A linear story about non-linear illnesses
I remember the moment the school counsellor said to me, “There’s nothing wrong with you; it’s just Year 12”. Those nine words made me feel so small. Well-meaning friends said, “I don’t think you’re depressed”. I couldn’t blame them. Those around me saw a high-functioning, grade-A student, ready to embark on her dream double degree. They weren’t privy to the girl who cried nearly every day, couldn’t find any joy doing things she once loved, and isolated herself from friends and family. I began seeing a therapist, initially to help manage my crippling anxiety, which was taking quite a toll on my education. Too frequently I spent a day with my head in the toilet, cursing my mediocre immune system for picking up yet another bug. Now I know that my sickness was a physical manifestation of an anxiety disorder that went undiagnosed. I, like my Mum, was under the impression that I would get better in a number of sessions. I thought of therapy as a linear process, instead of a roller-coaster that I would continue to ride.
The final few months of high school passed more quickly than I thought possible. I tried to suppress my anxiety by focusing all of my thoughts and energy on my schoolwork. I felt sad and empty, but I couldn’t understand why. Nothing had happened; there was no cause and effect. I spent hours creating a magazine, composing music for a short film, rehearsing, and preparing for recitals and auditions. I wrote more practice essays than any other student in my English class. Although I made it out the other side of high school, I wasn’t accepted into my chosen degree. The countless hours I had spent trying desperately to perfect every part of my academic life felt wasted. My mental health plummeted, and I didn’t believe I would get through the next year.
At the beginning of 2016 I performed in a musical with someone who also experiences anxiety and depression, and over the course of a few months we became good friends. Being friends with someone who can really empathise with me had a significant impact on me. Suddenly I had someone to talk to, who, despite not being my therapist, completely understands my feelings. Halfway through last year something changed in me. I felt ready. I removed the “I’m fine” façade that I had become reliant upon, and did the opposite of what one instinctually does when using social media; I created a post celebrating my one year ‘therapy-aversary’. Upon clicking ‘post’ my anxiety reduced me to a shaky, sweaty mess.
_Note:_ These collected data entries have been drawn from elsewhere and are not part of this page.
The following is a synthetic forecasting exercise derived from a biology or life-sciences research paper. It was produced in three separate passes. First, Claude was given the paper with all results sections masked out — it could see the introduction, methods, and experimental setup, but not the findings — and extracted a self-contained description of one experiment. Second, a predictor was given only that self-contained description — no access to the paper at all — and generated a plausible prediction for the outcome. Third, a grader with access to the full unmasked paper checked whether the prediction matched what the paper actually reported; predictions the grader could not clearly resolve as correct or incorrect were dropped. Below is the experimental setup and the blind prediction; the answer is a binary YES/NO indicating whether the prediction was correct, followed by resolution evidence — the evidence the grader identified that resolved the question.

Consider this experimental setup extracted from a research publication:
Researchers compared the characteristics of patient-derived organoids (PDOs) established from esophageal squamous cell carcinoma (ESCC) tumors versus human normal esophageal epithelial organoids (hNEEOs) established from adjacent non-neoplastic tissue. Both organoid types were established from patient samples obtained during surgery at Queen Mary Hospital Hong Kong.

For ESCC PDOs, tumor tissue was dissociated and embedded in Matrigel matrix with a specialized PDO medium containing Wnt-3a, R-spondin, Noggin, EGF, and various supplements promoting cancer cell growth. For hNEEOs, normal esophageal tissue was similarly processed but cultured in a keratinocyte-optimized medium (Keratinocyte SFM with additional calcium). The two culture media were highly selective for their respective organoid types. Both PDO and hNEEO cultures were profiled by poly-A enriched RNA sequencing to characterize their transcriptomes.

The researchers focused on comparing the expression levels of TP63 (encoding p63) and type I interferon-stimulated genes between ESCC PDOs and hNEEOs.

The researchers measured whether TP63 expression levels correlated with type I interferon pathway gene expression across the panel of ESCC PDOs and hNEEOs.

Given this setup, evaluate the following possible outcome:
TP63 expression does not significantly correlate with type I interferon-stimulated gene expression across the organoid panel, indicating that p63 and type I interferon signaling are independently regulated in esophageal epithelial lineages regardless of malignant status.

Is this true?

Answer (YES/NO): NO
I had never felt so vulnerable, so the sense of relief I felt afterwards was incredibly surprising, but also comforting. I received a plethora of overwhelmingly kind messages, but I was not expecting to be congratulated for being honest about mental illness. I couldn’t, and still can’t understand why I should get a pat on the back for telling others that I am unwell? I think that the distinction between the way that physical and mental illnesses are portrayed underlies every congratulatory message posted on my post. It frustrates me that people feel they should praise others for talking about mental illness, because this only perpetuates the idea that it’s something to be ashamed of and something to hide. Trust me when I say that we mentally unwell people already spent a heck of a lot of time trying to not feel guilty for feeling the way we do. I understand that these comments come from a well-meaning place, but at a time when many are working so hard to normalise mental illness, congratulating sufferers does the opposite of that.
Over the past two years, I believe I’ve become much more self-aware. I’ve gotten to know myself better, thanks to hours of therapy, reflection and journaling. This will probably sound sad, but I feel like I’ve become a shadow of my former self. I admit that’s a strange thing to say when you’re only a teenager. I’m like a sadder, less well-put together copy of someone I once knew. But every now and then I get a glimpse of my old self, and although I miss her, I wouldn’t want to switch places with her. The new Amber is a fighter.
I’m a hugely cynical person and I refuse to believe in happy endings, but to finish this story on a more positive note, I should let you know that I am soon to commence the aforementioned degree and I have achieved things I never believed I could, such as passing my driving test. And yes, I’m still riding the therapy roller-coaster, and medication is being considered as a further source of support. Most importantly, I’m proud to be becoming increasingly willing to talk about my anxiety and depression, whether that is on social media or in person, and I’ve learnt the importance of remembering that just because you can’t see something, that doesn’t mean that it isn’t there.